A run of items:
########################################

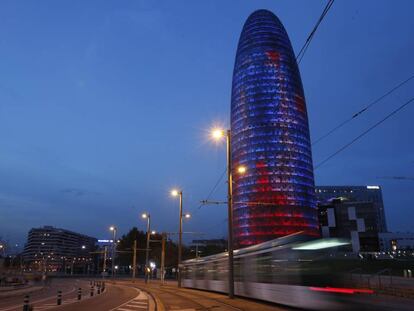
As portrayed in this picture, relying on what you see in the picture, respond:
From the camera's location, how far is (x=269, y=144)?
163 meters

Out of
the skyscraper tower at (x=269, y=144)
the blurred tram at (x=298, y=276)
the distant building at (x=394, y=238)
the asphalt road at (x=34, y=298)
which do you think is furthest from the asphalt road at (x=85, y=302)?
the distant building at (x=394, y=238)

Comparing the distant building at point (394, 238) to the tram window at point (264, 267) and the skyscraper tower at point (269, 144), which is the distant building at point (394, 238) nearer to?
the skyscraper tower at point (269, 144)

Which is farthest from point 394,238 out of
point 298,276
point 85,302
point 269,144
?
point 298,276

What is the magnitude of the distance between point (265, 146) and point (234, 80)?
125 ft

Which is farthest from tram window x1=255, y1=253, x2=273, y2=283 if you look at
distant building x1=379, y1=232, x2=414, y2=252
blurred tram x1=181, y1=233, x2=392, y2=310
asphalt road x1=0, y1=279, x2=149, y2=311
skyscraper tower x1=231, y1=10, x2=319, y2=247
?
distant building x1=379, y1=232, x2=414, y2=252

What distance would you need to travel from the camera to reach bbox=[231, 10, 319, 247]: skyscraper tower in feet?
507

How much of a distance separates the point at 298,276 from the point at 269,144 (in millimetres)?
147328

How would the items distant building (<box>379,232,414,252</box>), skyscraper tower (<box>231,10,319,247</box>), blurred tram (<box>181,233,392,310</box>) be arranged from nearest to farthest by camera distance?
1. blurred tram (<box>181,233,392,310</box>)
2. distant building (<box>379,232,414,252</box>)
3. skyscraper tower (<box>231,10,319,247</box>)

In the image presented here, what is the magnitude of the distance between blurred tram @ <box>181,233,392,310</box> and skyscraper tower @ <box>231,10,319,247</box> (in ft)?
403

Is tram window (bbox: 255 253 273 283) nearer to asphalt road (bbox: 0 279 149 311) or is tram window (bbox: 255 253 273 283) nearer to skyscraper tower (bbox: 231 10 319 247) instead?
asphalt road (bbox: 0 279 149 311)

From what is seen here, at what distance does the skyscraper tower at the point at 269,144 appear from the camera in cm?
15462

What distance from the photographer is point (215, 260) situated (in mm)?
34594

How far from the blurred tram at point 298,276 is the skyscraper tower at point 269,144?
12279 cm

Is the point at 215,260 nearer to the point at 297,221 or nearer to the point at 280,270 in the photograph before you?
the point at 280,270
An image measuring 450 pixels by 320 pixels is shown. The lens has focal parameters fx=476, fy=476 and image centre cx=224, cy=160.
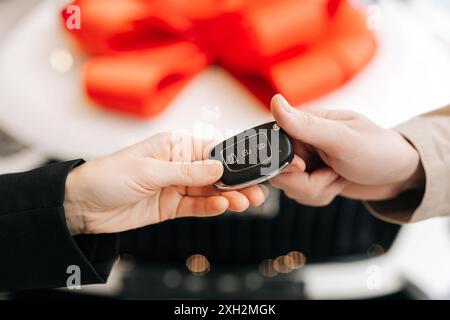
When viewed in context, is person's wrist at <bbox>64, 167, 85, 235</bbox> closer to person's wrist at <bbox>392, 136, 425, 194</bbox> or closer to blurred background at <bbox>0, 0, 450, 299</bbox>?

########################################

Copy out every item above word for word, dropping the picture markers.

_Exercise output_.
As portrayed in this picture, relying on what you see in the picture, respond:
From the camera's location, how far is (x=269, y=144)?
163 meters

Out of
the skyscraper tower at (x=269, y=144)
the blurred tram at (x=298, y=276)
the distant building at (x=394, y=238)
the asphalt road at (x=34, y=298)
which do you think is furthest from the asphalt road at (x=85, y=302)?
the distant building at (x=394, y=238)

Comparing the distant building at point (394, 238) to the tram window at point (264, 267) and the skyscraper tower at point (269, 144), which is the distant building at point (394, 238) nearer to?
the skyscraper tower at point (269, 144)

Which is farthest from point 394,238 out of
point 298,276
point 85,302
point 269,144
?
point 298,276

What is the magnitude of the distance between point (265, 146) and point (234, 80)?
125 ft

Which is farthest from tram window x1=255, y1=253, x2=273, y2=283 if you look at
distant building x1=379, y1=232, x2=414, y2=252
blurred tram x1=181, y1=233, x2=392, y2=310
asphalt road x1=0, y1=279, x2=149, y2=311
skyscraper tower x1=231, y1=10, x2=319, y2=247
?
distant building x1=379, y1=232, x2=414, y2=252

What distance would you need to travel from the camera to reach bbox=[231, 10, 319, 247]: skyscraper tower in feet?
507

How much of a distance separates the point at 298,276 from the point at 269,144 (in millimetres)?
147328

How would the items distant building (<box>379,232,414,252</box>), skyscraper tower (<box>231,10,319,247</box>), blurred tram (<box>181,233,392,310</box>) be arranged from nearest to farthest by camera distance?
1. blurred tram (<box>181,233,392,310</box>)
2. distant building (<box>379,232,414,252</box>)
3. skyscraper tower (<box>231,10,319,247</box>)

In the image presented here, what is the magnitude of the distance between blurred tram @ <box>181,233,392,310</box> and skyscraper tower @ <box>231,10,319,247</box> (in ft)?
403

Is tram window (bbox: 255 253 273 283) nearer to asphalt road (bbox: 0 279 149 311) or is tram window (bbox: 255 253 273 283) nearer to skyscraper tower (bbox: 231 10 319 247) instead?
asphalt road (bbox: 0 279 149 311)

From what is seen here, at what distance does the skyscraper tower at the point at 269,144 appear from the camera in cm?
15462

What distance from the photographer is point (215, 260) situated (in mm)?
34594

How far from the blurred tram at point 298,276 is the skyscraper tower at point 269,144?
12279 cm

Is the point at 215,260 nearer to the point at 297,221 or nearer to the point at 280,270 in the photograph before you?
the point at 280,270
An image measuring 450 pixels by 320 pixels is shown. The lens has focal parameters fx=476, fy=476 and image centre cx=224, cy=160.
When viewed in context, is person's wrist at <bbox>64, 167, 85, 235</bbox> closer to person's wrist at <bbox>392, 136, 425, 194</bbox> or closer to blurred background at <bbox>0, 0, 450, 299</bbox>?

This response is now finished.